17. M+ or the WKCDA may refuse a data access request in the circumstances specified in Section 20 of the Ordinance. One example is that M+ or the WKCDA is not supplied with information to locate the requested data.
18. When handling a data access or correction request, M+ or the WKCDA will check the identity of the requester to ensure that the requester is the person legally entitled to make the data access or correction request.
19. M+ or the WKCDA may impose a fee for the necessary cost of complying with a data access request. M+ will clearly inform the requester the amount to be charged.
20. M+ or the WKCDA maintains a log book recording the data access or correction requests received as required under Section 27 of the Ordinance.
22. Statistics on visitors to our websites – When you visit this website, we will record your visit only as a “hit”. The webserver makes a record of your visit that includes your IP addresses (and domain names), the types and configurations of browsers, language settings, geo-locations, operating systems, previous sites visited, and time/duration and the pages visited (webserver access log).
M+ uses the webserver access log for the purpose of maintaining and improving this website such as to determine the optimal screen resolution, or which pages have been most frequently visited.

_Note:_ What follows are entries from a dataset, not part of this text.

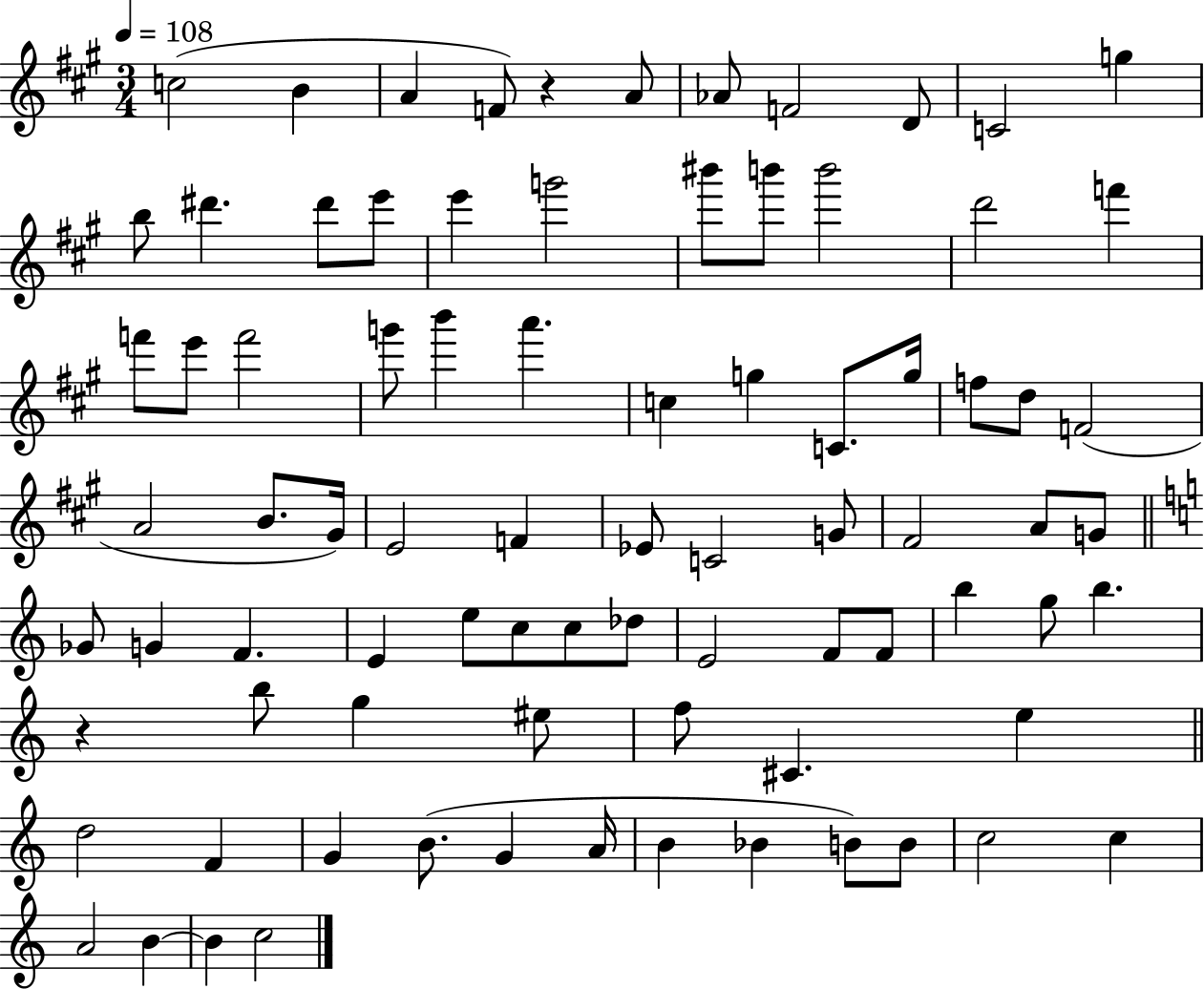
C5/h B4/q A4/q F4/e R/q A4/e Ab4/e F4/h D4/e C4/h G5/q B5/e D#6/q. D#6/e E6/e E6/q G6/h BIS6/e B6/e B6/h D6/h F6/q F6/e E6/e F6/h G6/e B6/q A6/q. C5/q G5/q C4/e. G5/s F5/e D5/e F4/h A4/h B4/e. G#4/s E4/h F4/q Eb4/e C4/h G4/e F#4/h A4/e G4/e Gb4/e G4/q F4/q. E4/q E5/e C5/e C5/e Db5/e E4/h F4/e F4/e B5/q G5/e B5/q. R/q B5/e G5/q EIS5/e F5/e C#4/q. E5/q D5/h F4/q G4/q B4/e. G4/q A4/s B4/q Bb4/q B4/e B4/e C5/h C5/q A4/h B4/q B4/q C5/h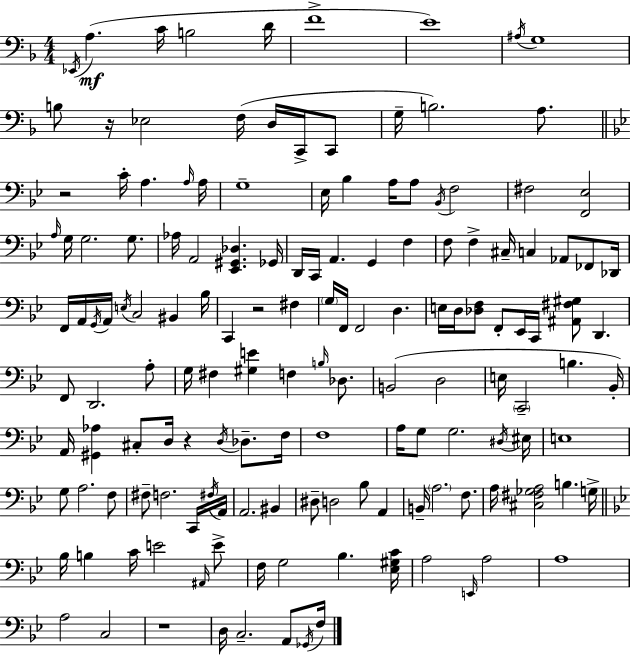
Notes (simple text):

Eb2/s A3/q. C4/s B3/h D4/s F4/w E4/w A#3/s G3/w B3/e R/s Eb3/h F3/s D3/s C2/s C2/e G3/s B3/h. A3/e. R/h C4/s A3/q. A3/s A3/s G3/w Eb3/s Bb3/q A3/s A3/e Bb2/s F3/h F#3/h [F2,Eb3]/h A3/s G3/s G3/h. G3/e. Ab3/s A2/h [Eb2,G#2,Db3]/q. Gb2/s D2/s C2/s A2/q. G2/q F3/q F3/e F3/q C#3/s C3/q Ab2/e FES2/e Db2/s F2/s A2/s G2/s A2/s E3/s C3/h BIS2/q Bb3/s C2/q R/h F#3/q G3/s F2/s F2/h D3/q. E3/s D3/s [Db3,F3]/e F2/e Eb2/s C2/s [A#2,F#3,G#3]/e D2/q. F2/e D2/h. A3/e G3/s F#3/q [G#3,E4]/q F3/q B3/s Db3/e. B2/h D3/h E3/s C2/h B3/q. Bb2/s A2/s [G#2,Ab3]/q C#3/e D3/s R/q D3/s Db3/e. F3/s F3/w A3/s G3/e G3/h. D#3/s EIS3/s E3/w G3/e A3/h. F3/e F#3/e F3/h. C2/s F#3/s A2/s A2/h. BIS2/q D#3/e D3/h Bb3/e A2/q B2/s A3/h. F3/e. A3/s [C#3,F#3,Gb3,A3]/h B3/q. G3/s Bb3/s B3/q C4/s E4/h A#2/s E4/e F3/s G3/h Bb3/q. [Eb3,G#3,C4]/s A3/h E2/s A3/h A3/w A3/h C3/h R/w D3/s C3/h. A2/e Gb2/s F3/s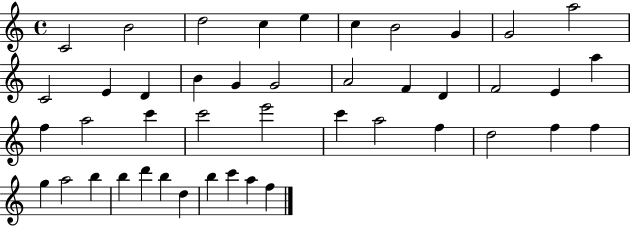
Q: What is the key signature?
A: C major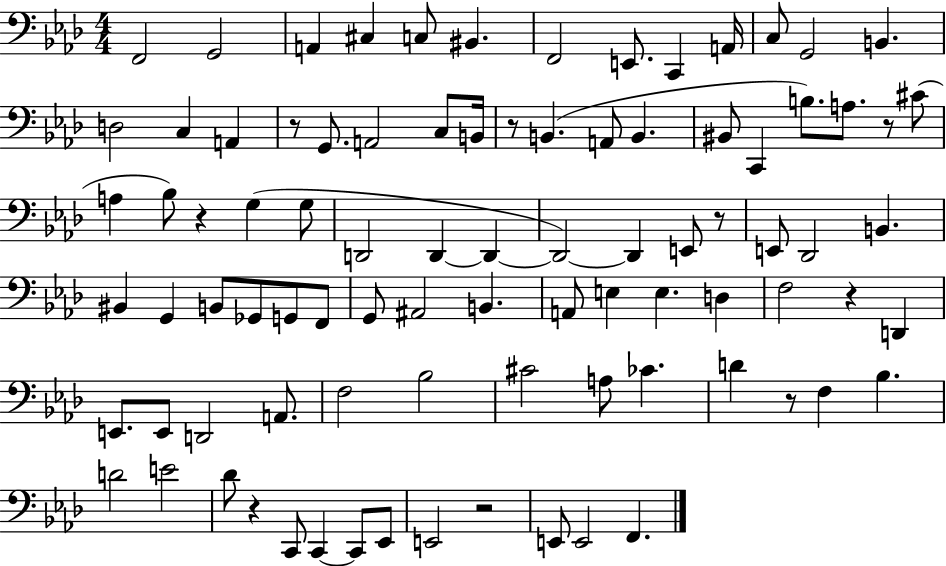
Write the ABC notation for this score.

X:1
T:Untitled
M:4/4
L:1/4
K:Ab
F,,2 G,,2 A,, ^C, C,/2 ^B,, F,,2 E,,/2 C,, A,,/4 C,/2 G,,2 B,, D,2 C, A,, z/2 G,,/2 A,,2 C,/2 B,,/4 z/2 B,, A,,/2 B,, ^B,,/2 C,, B,/2 A,/2 z/2 ^C/2 A, _B,/2 z G, G,/2 D,,2 D,, D,, D,,2 D,, E,,/2 z/2 E,,/2 _D,,2 B,, ^B,, G,, B,,/2 _G,,/2 G,,/2 F,,/2 G,,/2 ^A,,2 B,, A,,/2 E, E, D, F,2 z D,, E,,/2 E,,/2 D,,2 A,,/2 F,2 _B,2 ^C2 A,/2 _C D z/2 F, _B, D2 E2 _D/2 z C,,/2 C,, C,,/2 _E,,/2 E,,2 z2 E,,/2 E,,2 F,,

M+ uses such data only for this website enhancement and optimisation.
M+ does not use, and has no intention of using the visitor data to personally identify anyone.
23. This website is developed and maintained by third-party service providers. All the service providers are bound by their contractual obligation to keep confidential any data they come into contact with against unauthorised access, use and retention.
Incident Reporting and Breach Handling
24. A mechanism is set up for incident reporting and breach handling in case there is a loss or leakage of personal data, or there is a reason to believe that the personal data held by M+ or the WKCDA has been compromised.
Ongoing Monitoring and Review
27. Words used herein which import the singular only also include the plural and vice versa where the context so admits.
28. Words used herein which import one gender (whether masculine, feminine or neuter) shall be taken to include any other gender where the context so admits.